🤖 AI Summary
To address the limited audio-visual speech separation performance in multi-speaker co-located scenarios, this paper proposes a plug-and-play cross-speaker attention mechanism—the first to explicitly model collaborative speaking activity cues among multiple co-occurring faces within an audio-visual speech extraction framework. Our method builds upon AV-DPRNN and AV-TFGridNet architectures, incorporating a lightweight module that fuses spatiotemporal visual features with frequency-domain audio representations, supporting arbitrary numbers of input faces. Evaluated on four benchmarks—VoxCeleb2, MISP, LRS2, and LRS3—our approach consistently outperforms baseline methods. Notably, it achieves 1.8–2.3 dB improvements in SI-SNRi under both high-overlap and sparse-overlap conditions, demonstrating superior effectiveness and strong generalization across diverse multi-talker settings.
📝 Abstract
Audio-visual speaker extraction isolates a target speaker's speech from a mixture speech signal conditioned on a visual cue, typically using the target speaker's face recording.
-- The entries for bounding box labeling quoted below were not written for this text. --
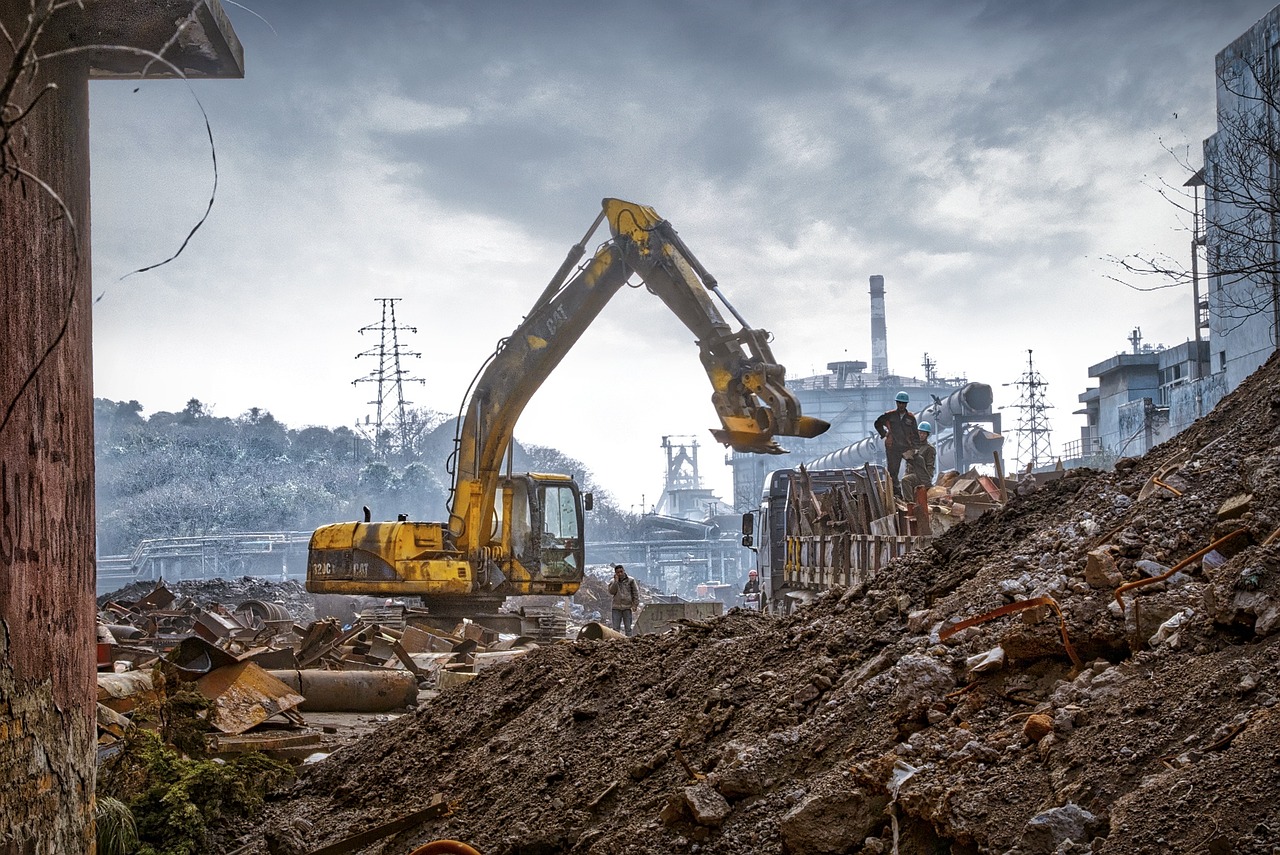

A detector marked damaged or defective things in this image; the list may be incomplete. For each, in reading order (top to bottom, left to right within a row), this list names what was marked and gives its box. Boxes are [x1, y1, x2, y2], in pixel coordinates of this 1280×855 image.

rusty concrete pillar [0, 4, 241, 849]
rusted metal sheet [194, 660, 304, 737]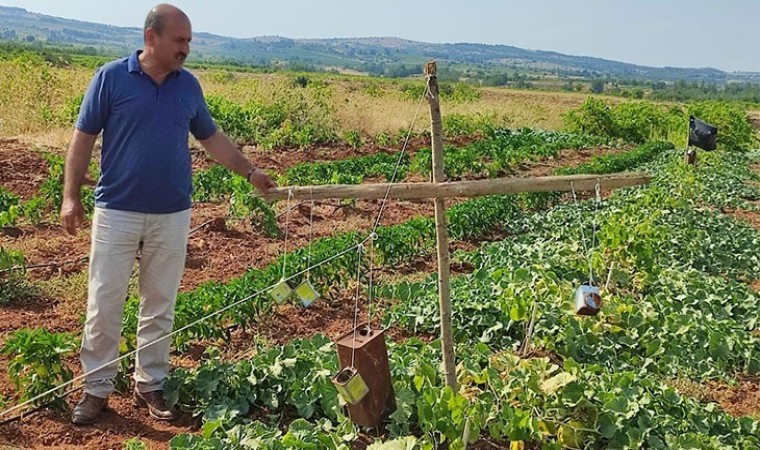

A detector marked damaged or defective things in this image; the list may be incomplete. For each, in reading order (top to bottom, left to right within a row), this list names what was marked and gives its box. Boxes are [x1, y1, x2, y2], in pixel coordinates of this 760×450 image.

rusty metal container [336, 326, 398, 428]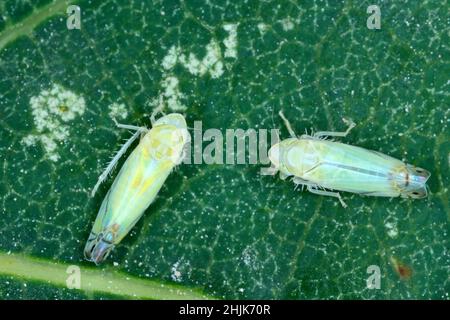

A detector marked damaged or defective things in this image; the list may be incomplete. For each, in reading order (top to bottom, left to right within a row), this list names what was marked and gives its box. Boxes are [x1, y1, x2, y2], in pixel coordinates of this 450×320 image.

feeding damage spot [21, 84, 85, 161]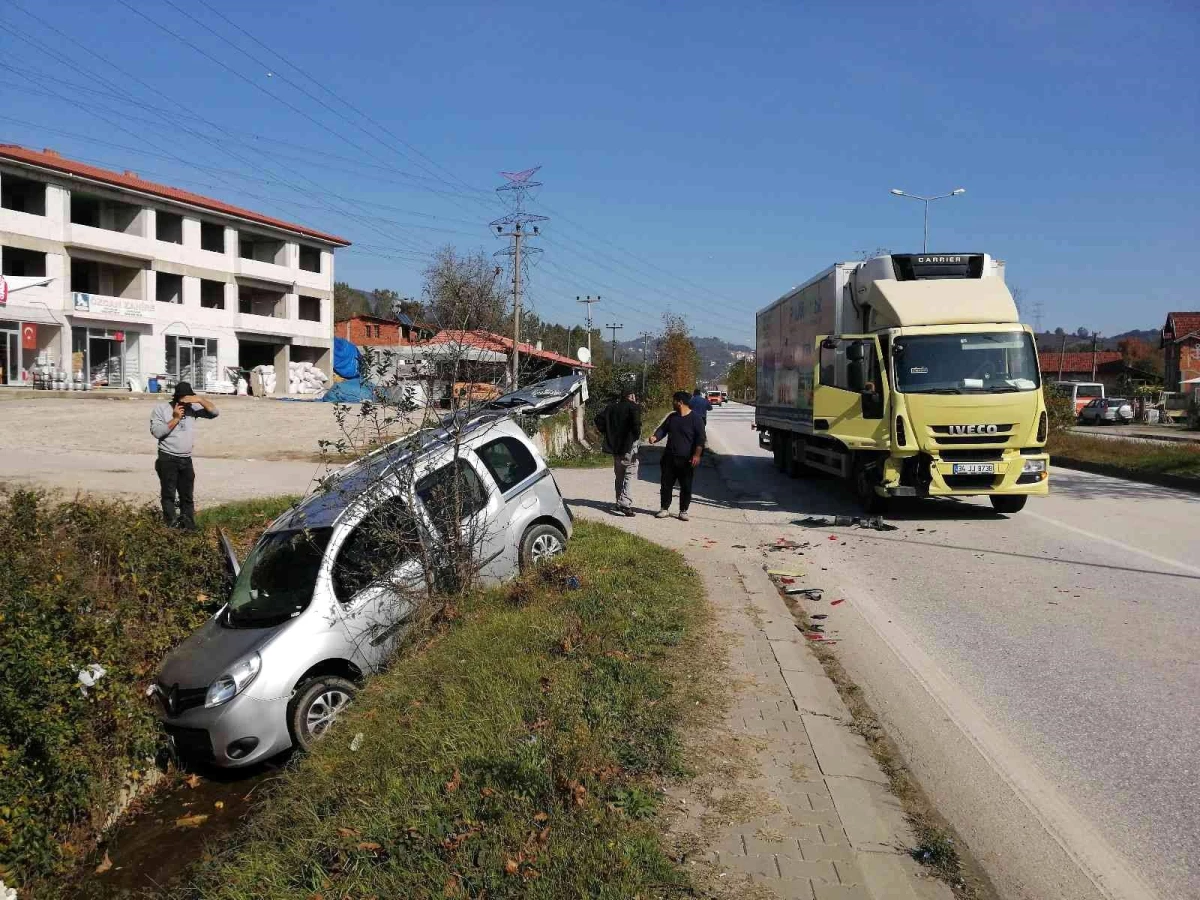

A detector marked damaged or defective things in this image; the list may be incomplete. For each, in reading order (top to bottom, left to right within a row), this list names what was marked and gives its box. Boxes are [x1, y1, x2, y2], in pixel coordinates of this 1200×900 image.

shattered windshield [892, 333, 1041, 393]
shattered windshield [225, 528, 333, 628]
damaged silver van [152, 374, 583, 768]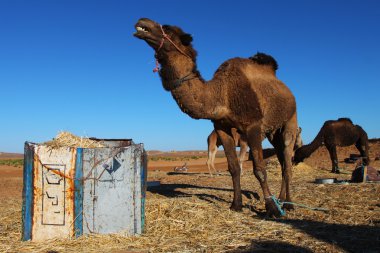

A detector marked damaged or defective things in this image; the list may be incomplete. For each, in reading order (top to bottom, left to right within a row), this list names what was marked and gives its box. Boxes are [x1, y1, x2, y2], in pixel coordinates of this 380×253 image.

rusty metal panel [22, 140, 147, 241]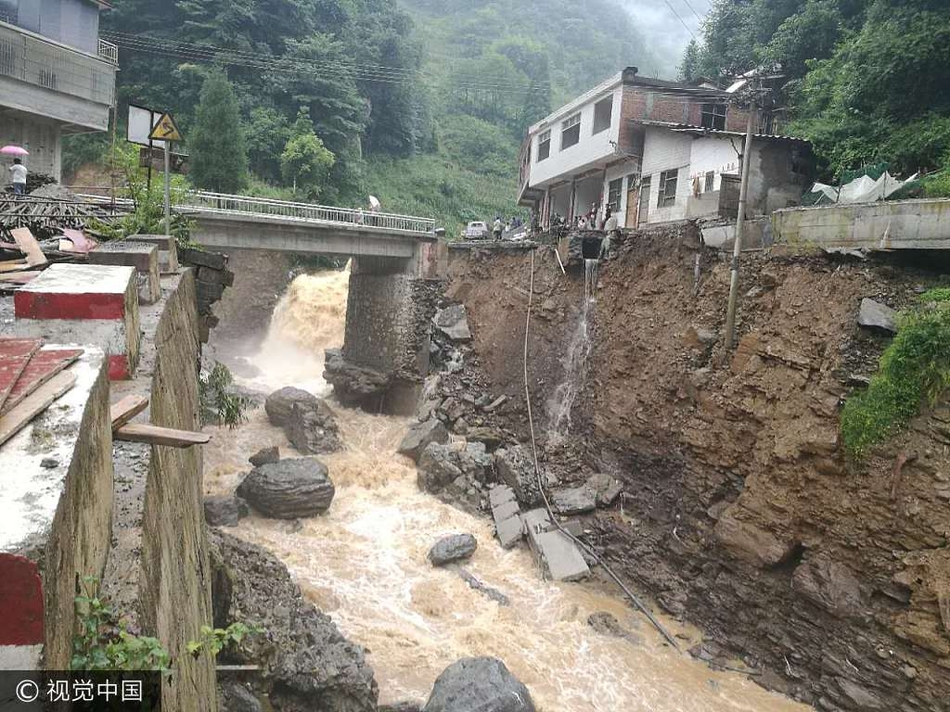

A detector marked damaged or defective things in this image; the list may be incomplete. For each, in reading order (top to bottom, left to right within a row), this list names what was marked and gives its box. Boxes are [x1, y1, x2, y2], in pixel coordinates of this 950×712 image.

broken concrete slab [864, 298, 900, 336]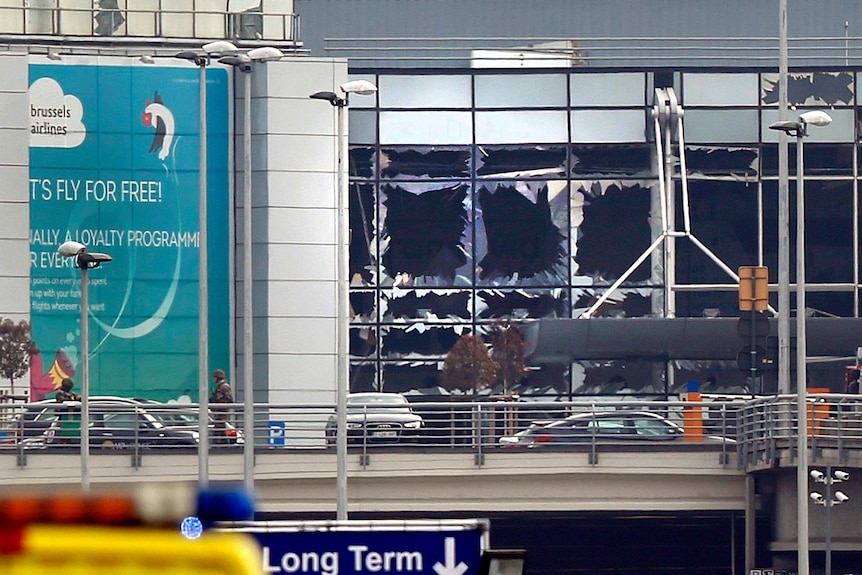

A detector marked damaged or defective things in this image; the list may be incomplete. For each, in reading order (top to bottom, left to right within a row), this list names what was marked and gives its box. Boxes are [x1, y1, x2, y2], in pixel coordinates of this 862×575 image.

shattered glass pane [764, 71, 856, 106]
shattered glass pane [382, 146, 470, 178]
shattered glass pane [480, 145, 568, 179]
shattered glass pane [572, 144, 652, 178]
shattered glass pane [684, 145, 760, 179]
shattered glass pane [764, 142, 856, 176]
shattered glass pane [352, 184, 378, 286]
broken window [380, 182, 470, 286]
shattered glass pane [380, 182, 472, 286]
shattered glass pane [476, 181, 572, 286]
broken window [476, 181, 572, 286]
shattered glass pane [572, 181, 656, 284]
shattered glass pane [382, 288, 470, 324]
shattered glass pane [476, 290, 572, 322]
shattered glass pane [384, 326, 470, 358]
However, in real-world scenarios, other co-occurring faces are often present on-screen, providing valuable speaker activity cues in the scene. In this work, we introduce a plug-and-play inter-speaker attention module to process these flexible numbers of co-occurring faces, allowing for more accurate speaker extraction in complex multi-person environments. We integrate our module into two prominent models: the AV-DPRNN and the state-of-the-art AV-TFGridNet. Extensive experiments on diverse datasets, including the highly overlapped VoxCeleb2 and sparsely overlapped MISP, demonstrate that our approach consistently outperforms baselines. Furthermore, cross-dataset evaluations on LRS2 and LRS3 confirm the robustness and generalizability of our method.